According to the report, released with little fanfare on Dec. 30, the 40 projects’ estimated capital costs total more than $330 billion, but would produce net economic benefits of $500 billion to $1.1 trillion.  

The two programs—autonomous vehicles and “recapitalizing” the Interstate Highway System—would cost a combined $2.1 trillion but their benefits would be much higher, the report states.

The study was produced by a team led by AECOM and is part of the Obama administration’s Build America Investment Initiative. That program, launched in 2014, aims to spark more infrastructure investment and draw on the private sector.

The study focuses on projects that have “major economic significance, but whose completion has slowed or is in jeopardy.”

The future impact of the study, released near the end of the Obama presidency, is unclear. President-elect Donald J. Trump has pledged a $1-trillion, 10-year infrastructure plan that, according to a campaign white paper, would involve tax credits.

Brian Pallasch, American Society of Civil Engineers managing director for government relations and infrastructure initiatives, said via email that the Treasury report’s examples of projects that can have significant economic payoffs is “a message ASCE has been sharing for years, and we’re excited that the Treasury took on this research and quantified the benefits.”

The authors note that previous infrastructure “needs” reports include “projects of all sizes and types lumped together.” By contrast, they add, “This study aims to help re-focus the debate on projects with significant national economic benefits relative to their costs.”

The report found that “a lack of funds is by far the most common challenge to completing these projects,” observing that 39 projects face such shortfalls.

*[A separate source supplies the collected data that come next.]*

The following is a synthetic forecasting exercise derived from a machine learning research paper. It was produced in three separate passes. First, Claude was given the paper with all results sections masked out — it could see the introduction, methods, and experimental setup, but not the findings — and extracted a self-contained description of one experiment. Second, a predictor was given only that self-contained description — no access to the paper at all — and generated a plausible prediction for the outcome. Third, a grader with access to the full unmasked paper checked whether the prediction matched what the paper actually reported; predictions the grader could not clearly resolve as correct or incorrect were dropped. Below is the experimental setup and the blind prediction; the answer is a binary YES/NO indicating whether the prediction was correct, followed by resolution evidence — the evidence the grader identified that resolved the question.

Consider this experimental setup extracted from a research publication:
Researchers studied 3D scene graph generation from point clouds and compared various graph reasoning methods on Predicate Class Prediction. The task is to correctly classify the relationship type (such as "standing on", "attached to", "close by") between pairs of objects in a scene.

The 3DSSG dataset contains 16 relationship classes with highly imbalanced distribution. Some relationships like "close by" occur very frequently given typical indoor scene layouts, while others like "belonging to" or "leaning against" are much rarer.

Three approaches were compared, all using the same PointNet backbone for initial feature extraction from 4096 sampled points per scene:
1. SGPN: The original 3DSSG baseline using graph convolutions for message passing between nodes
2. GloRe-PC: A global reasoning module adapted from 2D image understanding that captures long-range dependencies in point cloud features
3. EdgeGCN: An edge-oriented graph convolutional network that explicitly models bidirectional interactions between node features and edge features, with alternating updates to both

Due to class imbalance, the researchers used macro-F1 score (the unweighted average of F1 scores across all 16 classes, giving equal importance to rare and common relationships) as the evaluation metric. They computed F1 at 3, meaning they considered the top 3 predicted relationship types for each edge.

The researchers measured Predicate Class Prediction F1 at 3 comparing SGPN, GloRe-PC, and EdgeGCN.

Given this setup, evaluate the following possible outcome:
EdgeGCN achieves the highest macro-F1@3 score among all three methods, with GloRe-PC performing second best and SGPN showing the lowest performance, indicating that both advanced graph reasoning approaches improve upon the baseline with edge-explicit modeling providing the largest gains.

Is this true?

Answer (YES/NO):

ASCE’s Pallasch said, “By acknowledging these projects have major ROI and still are not getting funded, it shows the magnitude of challenges facing our infrastructure because of the investment gap.”

Increased costs have hampered 19 projects, and 20 are hindered by a lack of consensus among relevant public- and private-sector organizations.

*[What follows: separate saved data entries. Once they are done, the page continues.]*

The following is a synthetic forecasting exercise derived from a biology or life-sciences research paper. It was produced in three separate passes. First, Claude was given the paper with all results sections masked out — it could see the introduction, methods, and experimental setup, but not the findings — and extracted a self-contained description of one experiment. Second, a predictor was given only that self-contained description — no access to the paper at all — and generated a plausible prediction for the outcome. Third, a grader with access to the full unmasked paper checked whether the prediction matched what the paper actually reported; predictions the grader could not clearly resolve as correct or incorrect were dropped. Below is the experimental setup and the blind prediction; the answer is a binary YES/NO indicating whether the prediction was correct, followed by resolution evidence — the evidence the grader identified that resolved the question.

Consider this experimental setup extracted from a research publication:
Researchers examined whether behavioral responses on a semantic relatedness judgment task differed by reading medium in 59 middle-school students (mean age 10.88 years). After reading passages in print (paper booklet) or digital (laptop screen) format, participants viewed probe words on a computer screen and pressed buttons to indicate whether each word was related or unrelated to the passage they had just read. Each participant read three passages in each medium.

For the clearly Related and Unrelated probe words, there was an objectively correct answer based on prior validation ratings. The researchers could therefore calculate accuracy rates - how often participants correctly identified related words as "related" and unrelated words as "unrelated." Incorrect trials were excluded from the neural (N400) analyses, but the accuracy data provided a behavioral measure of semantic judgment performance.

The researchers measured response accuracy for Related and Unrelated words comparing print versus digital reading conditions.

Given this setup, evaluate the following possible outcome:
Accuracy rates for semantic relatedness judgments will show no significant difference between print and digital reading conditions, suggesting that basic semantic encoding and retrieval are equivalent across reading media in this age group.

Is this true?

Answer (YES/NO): YES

Only nine face regulatory issues, such as lengthy reviews and permitting processes, the report says. As the numbers indicate, some projects face multiple hurdles.

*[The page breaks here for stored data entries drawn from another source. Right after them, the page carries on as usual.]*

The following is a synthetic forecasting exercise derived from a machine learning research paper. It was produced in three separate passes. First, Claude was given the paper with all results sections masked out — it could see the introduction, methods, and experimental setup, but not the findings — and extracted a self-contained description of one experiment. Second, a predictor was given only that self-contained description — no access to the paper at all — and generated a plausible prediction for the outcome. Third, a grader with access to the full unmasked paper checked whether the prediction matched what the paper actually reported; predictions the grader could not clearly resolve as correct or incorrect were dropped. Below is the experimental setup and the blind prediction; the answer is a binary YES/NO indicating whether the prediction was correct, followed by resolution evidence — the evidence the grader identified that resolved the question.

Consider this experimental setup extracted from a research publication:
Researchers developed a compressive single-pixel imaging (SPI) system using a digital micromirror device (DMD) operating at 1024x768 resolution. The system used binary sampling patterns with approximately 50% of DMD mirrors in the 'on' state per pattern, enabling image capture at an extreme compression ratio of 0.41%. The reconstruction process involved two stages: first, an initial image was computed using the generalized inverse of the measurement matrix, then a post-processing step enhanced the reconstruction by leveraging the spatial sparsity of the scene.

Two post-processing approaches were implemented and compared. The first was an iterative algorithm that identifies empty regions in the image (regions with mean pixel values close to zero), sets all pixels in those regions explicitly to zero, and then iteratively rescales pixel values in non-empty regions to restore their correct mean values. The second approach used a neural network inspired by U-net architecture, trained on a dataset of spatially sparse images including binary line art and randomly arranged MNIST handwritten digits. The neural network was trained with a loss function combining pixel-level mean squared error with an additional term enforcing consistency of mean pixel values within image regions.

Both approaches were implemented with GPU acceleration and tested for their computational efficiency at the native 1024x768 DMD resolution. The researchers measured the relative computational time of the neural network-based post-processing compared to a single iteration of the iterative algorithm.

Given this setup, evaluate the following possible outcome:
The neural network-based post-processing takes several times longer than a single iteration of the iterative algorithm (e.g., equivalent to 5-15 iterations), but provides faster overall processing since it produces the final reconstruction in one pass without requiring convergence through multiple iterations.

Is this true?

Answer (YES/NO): NO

The list includes 14 highway, 10 rail, nine water-resources and six port or waterway projects.

In terms of projects’ geographic mix, 17 are in the South, eight in the West, seven in the Midwest and three in the Northeast; five others are national in scope.

By far the most costly project, at an estimated $100.8 billion, is a passenger-rail improvement plan for Amtrak’s Northeast Corridor. The California high-speed rail program is next, at $58.8 billion.

Upgrades to Interstate-10, which crosses eight states from Florida to California, would cost $28.6 billion. Ranking fourth is the already-underway- but-still-incomplete Next Generation Air Traffic Control system, or NextGen, at an estimated $25.3 billion.

The fifth-largest project is the Minnesota-to-Texas I-35 Trade Corridor, at $15.6 billion.

The report’s two broad—and extremely expensive—programs are: technology to accommodate autonomous vehicles, pegged at $1.3 trillion in capital costs; and recapitalizing the Interstate system, including additional capacity, estimated at $790 billion.

 Despite the daunting price tags, the report says the programs would produce substantial bangs for those megabucks: it estimates the autonomous vehicle plan’s benefits at seven to 10 times its costs; the Interstate plan’s benefit-cost ratio would be between four and seven to one.

The Treasury report isn’t all-inclusive: it omits airport and toll-road projects because, it says, “they do not face the same set of funding and financing hurdles that many other infrastructure projects face.

The study also excludes water and wastewater-treatment projects, “because they are driven by regulations and compliance timetables, not explicit benefit-cost economics.”